New Delhi [India], August 15 (ANI/The PRTree): With India celebrating the 75th anniversary of Independence, what is the future of working women and women who are mothers?
Dr Shweta Singh proposes through her book "India being under 200-year-colonization, the important thing to remember is that Indian Civilization is 5000 year old" in 'Parenting inspired by the stories of Sita from the Ramayana'.
The book elaborates on the instrumental role of parents to develop in children and self, grasp of reality and not just an idea of India. The modern state is a European construct, she contends. It lacks the true idea of history of India. Bhagat Singh, Subhash Chandra Bose, Abdul Kalam Azad dedicated their entire lives to India. It is critical to bring to light that idea of India amongst the 1.3 billion Indians.
The book connects motherhood and the idea of India, drawing on the Hindu epics. An excerpt from the book reads, "Mother Goddess Sita raised her and King Rama's children as Van Devi, in a forest. With an able Guru Valmiki and a capable mother, they learnt stories of Rama's valor and yet they remained sensitive to Sita. They were accountable, responsible, surrounded with friends - animals and humans. Then one day, they saw the Golden horse that demanded unspoken obedience. Luv caught it and Kush hid it. They did it in jest. The horse had presumed they were weak. It had categorized them. They were taught well. They had learnt to question. They were trained to fight. They had values that they held on to as marks of character...not because they were a King or Lord Rama's children but because their environment needed them to be that kind of person...reality versus idea."
Dr Singh interprets the epic comparing different parenting models, such as presuming resilience or capability or model of presuming deficits, or models emphasizing weakness and feelings of othering or not belonging.
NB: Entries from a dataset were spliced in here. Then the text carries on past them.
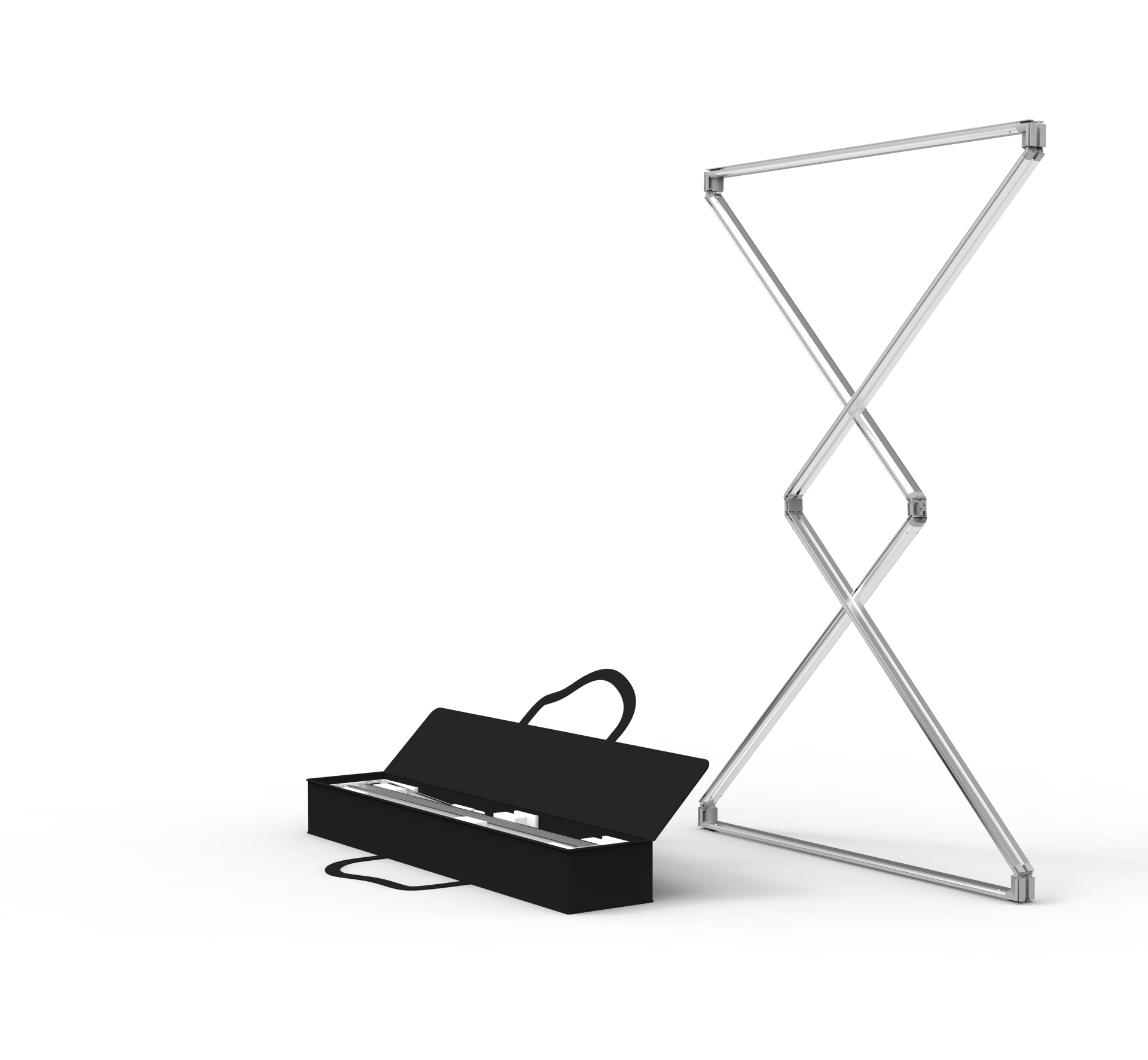 Stand prekonfigurowalny Express 100x200 cm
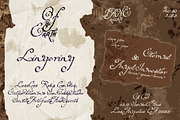 A Dusk Hour – Whimsical Typeface, a Script Font by Setara Langit CreativeStd (Thumbnail 4 of 13)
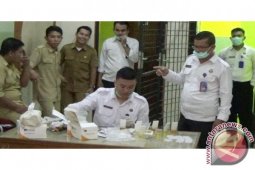 BNN Tes Urine Mendadak Dinas Pendidikan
She critiques modern ethos of self-indulgence, zero accountability, no responsibility.
The book can help plan for 65 Million young Indians by inspiring and coaching working women and mothers. The book says that people without privilege, without connections, who work hard, and lean on their families; can't afford luxury of ideas alone. They need to invest in their reality...the reality of their family, their community, their nation, and the world at large.
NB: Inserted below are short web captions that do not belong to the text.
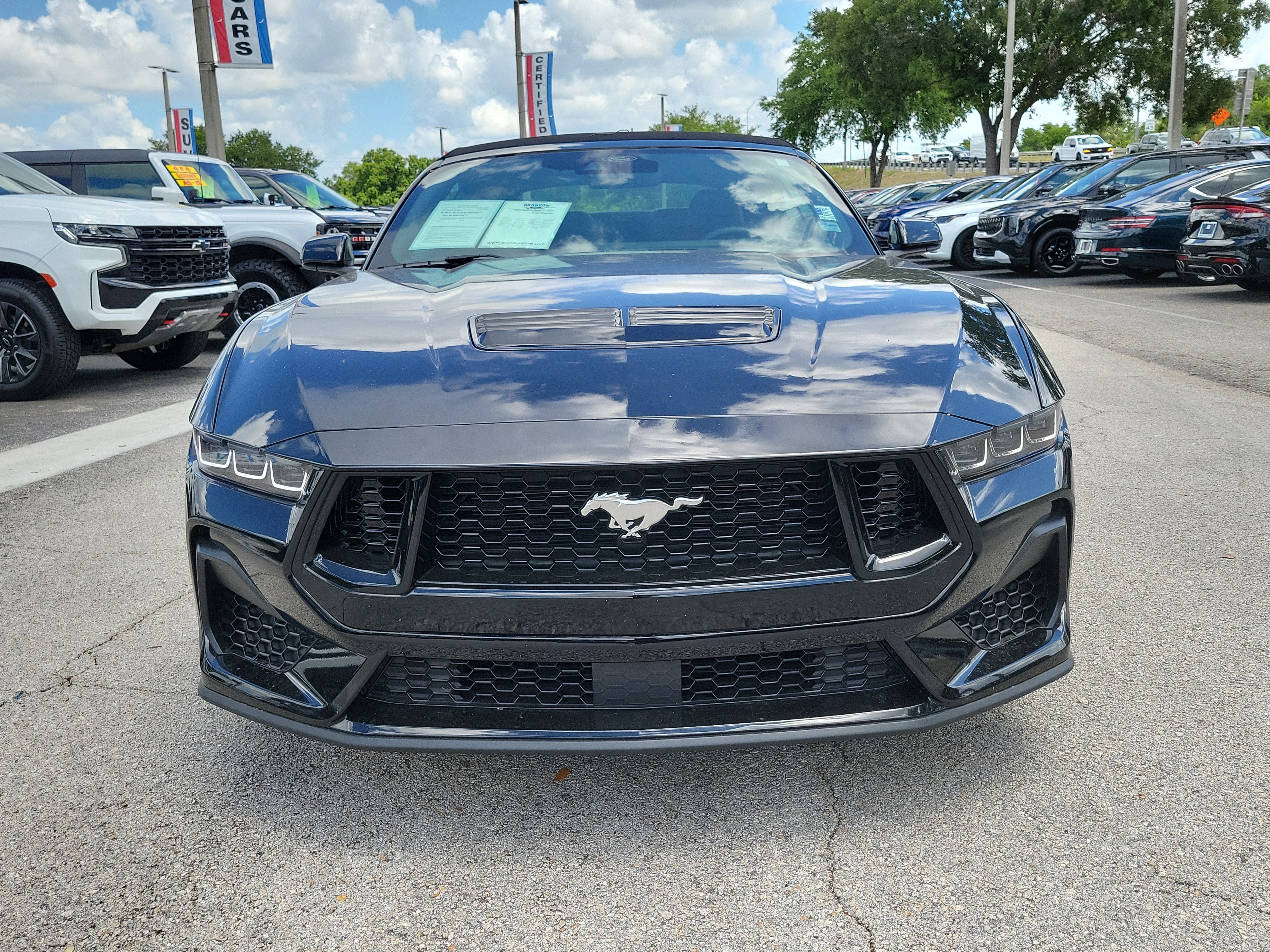 Certified 2025 Ford Mustang GT Premium RWD image 2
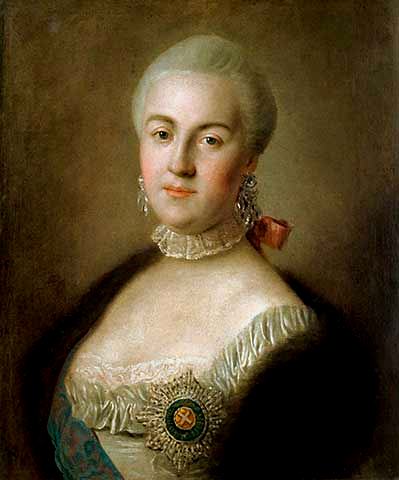 Portrait of Grand Duchess Yekaterina Alexeyevna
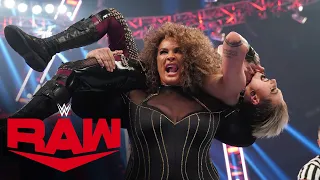 Rhea Ripley vs. Nia Jax: Raw, Aug. 2, 2021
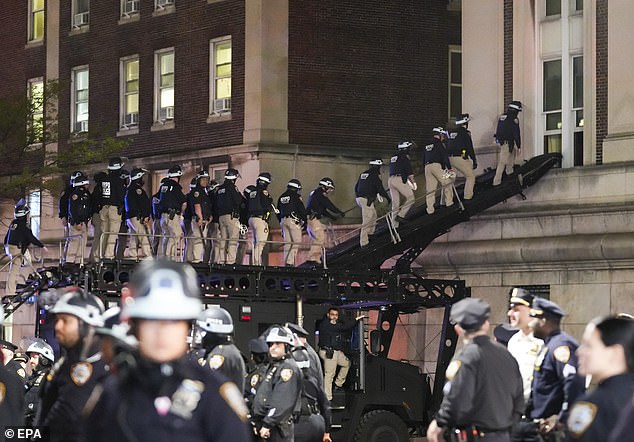 The SJP of Columbia University in New York has declared 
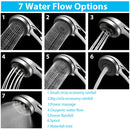 Handhold Stainless Steel Handheld Shower Head Bathroom Accessories Multifunction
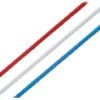 Marlow Excel PS12 braid, red 4 mm - Artnr: 06.421.04RO 2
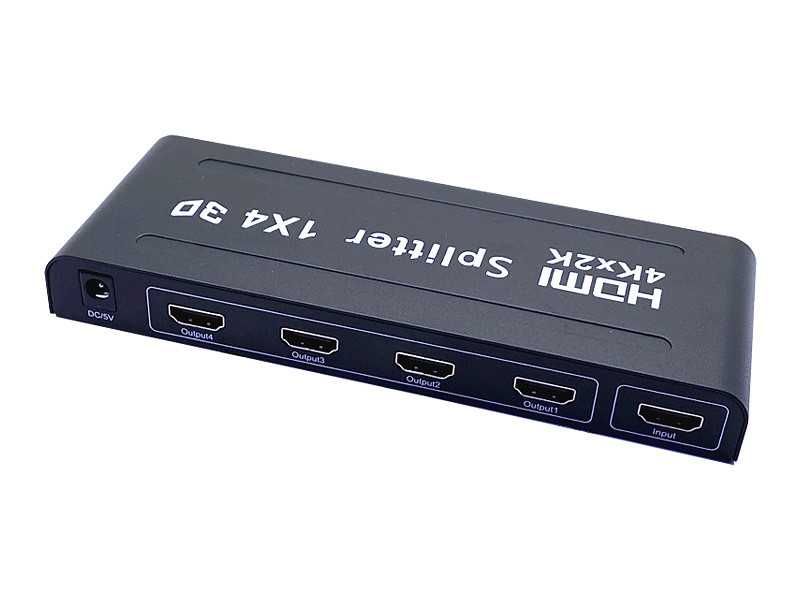 HDMI сплиттер 1х8 / 1x4 портовый разветвитель делитель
Global skill set, connections with power are privileges, 95% Indians don't have. Rest of us teach children to compete, to farm, to work to survive. Then why do ideas of 5% people matter more. Their higher ground cannot be on our backs. We are invested in an India that has resources for our future.
Winners are not born, they are trained by just one person's belief in them. That is what mothers do, especially mothers from the Indian Subcontinent, she concludes.
It is true, an individual or a nation cannot be defined by a single occurrence. Entire life's experiences feed into our next phase. That is what a strong identity is...for us as women and as mothers.